▶ Passage
'''
Matthew Kerby

Matt joins Velocity with combined academic and industry bioengineering experience in microfluidics, drug discovery, quantitative modeling and structured data analysis. He holds a Ph.D. in Biomedical Engineering and is licensed in California as a Professional Chemical Engineer (PE). Matthew co-founded two life science companies, Lucidant Polymers and Cytomag, currently incubating in the Panorama Research Institute. He serves as co-chairman of the Life Science Angels BIO screening committee and has reviewed hundreds of proposals for funding.

In 1993, he earned a B.S. in Chemical Engineering from the University of California, Davis and obtained a M.S. in Biomedical Engineering from CSU Sacramento while working with the UC Davis Medical Center to create a mathematical model to quantitate diabetic severity in humans based on experimental tracer studies. He joined Point Biomedical Corp, a pre-IPO startup, as a research engineer to develop ultrasound contrast agent and formulate encapsulated drug delivery vehicles. These 5 micron-size particles were developed using optical test systems, lasers, microscopes and complex organic emulsions.

In 2000, he moved to Caliper Technologies, then post-IPO, to develop microfluidic tools for screening pharmaceutical inhibitors to human kinase enzymes. He worked with both the fundamental microfluidics group and systems integrations group to design complete assay platforms. He founded his own consulting company in 2003 and worked to engineer new fluidic products for cell transfection and pharmaceutical lyophilization. In 2004, he joined the Chemical and Biochemical Engineering laboratory of Dr. Anubhav Tripathi, an expert in fluid dynamics, at Brown University for Ph.D. studies. His thesis work integrated quantitative analysis of kinetics, microfluidics, molecular biology and viral diagnostics. The research increased the understanding of molecular conformation and structural influence on the mechanisms of transport, reaction kinetics and thermodynamic properties. He received a Ph.D. from Brown University in Biomedical Engineering in 2007 before moving to Stanford.
'''
▶ Records shown
'''
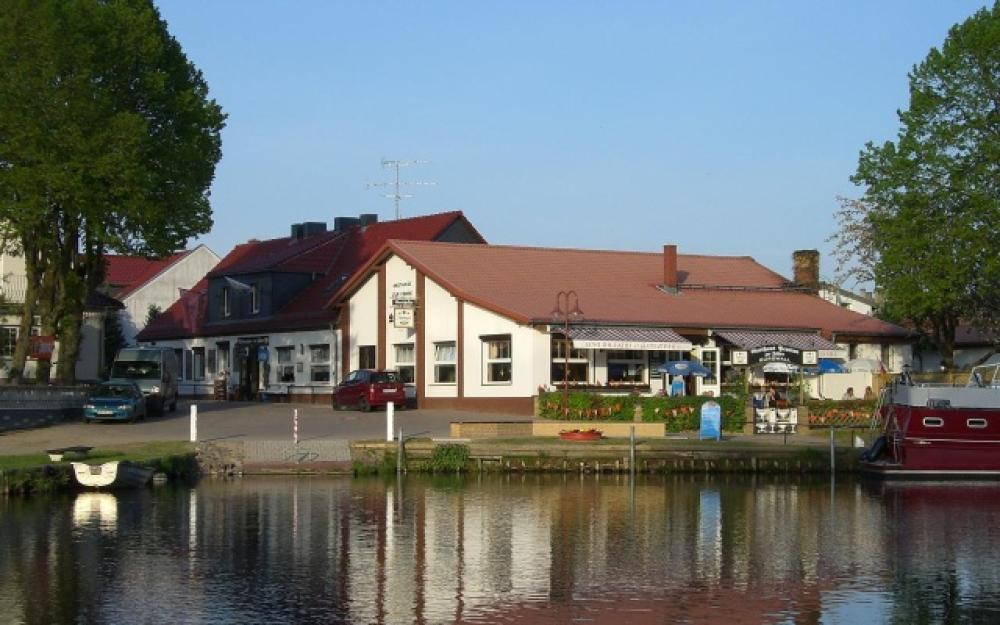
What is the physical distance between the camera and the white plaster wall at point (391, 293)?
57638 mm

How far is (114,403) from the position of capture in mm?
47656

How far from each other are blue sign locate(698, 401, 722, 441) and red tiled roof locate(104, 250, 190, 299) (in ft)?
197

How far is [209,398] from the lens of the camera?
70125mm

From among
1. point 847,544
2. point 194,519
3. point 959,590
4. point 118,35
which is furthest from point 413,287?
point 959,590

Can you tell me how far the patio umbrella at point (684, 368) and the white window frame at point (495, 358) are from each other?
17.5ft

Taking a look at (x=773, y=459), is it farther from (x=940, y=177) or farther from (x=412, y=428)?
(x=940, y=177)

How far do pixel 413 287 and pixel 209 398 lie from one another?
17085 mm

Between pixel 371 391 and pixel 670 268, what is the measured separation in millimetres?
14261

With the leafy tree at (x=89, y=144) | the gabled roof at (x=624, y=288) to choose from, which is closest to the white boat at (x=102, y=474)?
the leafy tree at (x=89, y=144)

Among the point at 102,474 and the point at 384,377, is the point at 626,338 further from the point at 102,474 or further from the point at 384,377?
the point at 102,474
'''
'''
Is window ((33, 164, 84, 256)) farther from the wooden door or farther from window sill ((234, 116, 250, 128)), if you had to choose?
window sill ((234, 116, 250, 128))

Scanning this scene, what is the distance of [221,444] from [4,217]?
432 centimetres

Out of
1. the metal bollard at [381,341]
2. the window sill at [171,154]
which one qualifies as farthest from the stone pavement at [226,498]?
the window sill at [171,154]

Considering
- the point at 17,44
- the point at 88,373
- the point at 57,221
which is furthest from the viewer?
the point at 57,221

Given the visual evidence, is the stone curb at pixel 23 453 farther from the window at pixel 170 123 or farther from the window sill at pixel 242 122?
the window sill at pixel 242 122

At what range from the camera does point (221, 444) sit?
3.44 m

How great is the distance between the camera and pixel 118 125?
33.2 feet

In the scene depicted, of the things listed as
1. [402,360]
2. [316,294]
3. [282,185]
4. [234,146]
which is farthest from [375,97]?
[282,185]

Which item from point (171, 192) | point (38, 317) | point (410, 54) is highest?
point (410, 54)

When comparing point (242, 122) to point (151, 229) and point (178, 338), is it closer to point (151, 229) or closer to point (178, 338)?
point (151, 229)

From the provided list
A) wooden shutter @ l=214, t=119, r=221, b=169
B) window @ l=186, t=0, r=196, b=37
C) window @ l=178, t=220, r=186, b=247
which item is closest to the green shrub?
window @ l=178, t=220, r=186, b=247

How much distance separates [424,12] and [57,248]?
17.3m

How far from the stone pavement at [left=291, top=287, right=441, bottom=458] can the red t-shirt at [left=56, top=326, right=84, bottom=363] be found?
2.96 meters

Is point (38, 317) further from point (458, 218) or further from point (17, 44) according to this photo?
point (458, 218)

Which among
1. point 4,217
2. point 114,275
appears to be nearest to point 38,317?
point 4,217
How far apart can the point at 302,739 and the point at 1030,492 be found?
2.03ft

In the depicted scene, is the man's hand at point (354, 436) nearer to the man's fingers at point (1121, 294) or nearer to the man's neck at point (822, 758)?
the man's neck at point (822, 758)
'''
▶ Work request A
Answer these questions about the biography, one per line:
(i) In what year did Kerby earn his B.S. in Chemical Engineering?
(ii) Which company did he move to in 2000?
(iii) At which university did he pursue his Ph.D. studies?
▶ Work request B
Extract the part of the biography starting at "Matt joins Velocity" and ending at "proposals for funding.".

▶ Worked solution A
(i) 1993
(ii) Caliper Technologies
(iii) Brown University

▶ Worked solution B
Matt joins Velocity with combined academic and industry bioengineering experience in microfluidics, drug discovery, quantitative modeling and structured data analysis. He holds a Ph.D. in Biomedical Engineering and is licensed in California as a Professional Chemical Engineer (PE). Matthew co-founded two life science companies, Lucidant Polymers and Cytomag, currently incubating in the Panorama Research Institute. He serves as co-chairman of the Life Science Angels BIO screening committee and has reviewed hundreds of proposals for funding.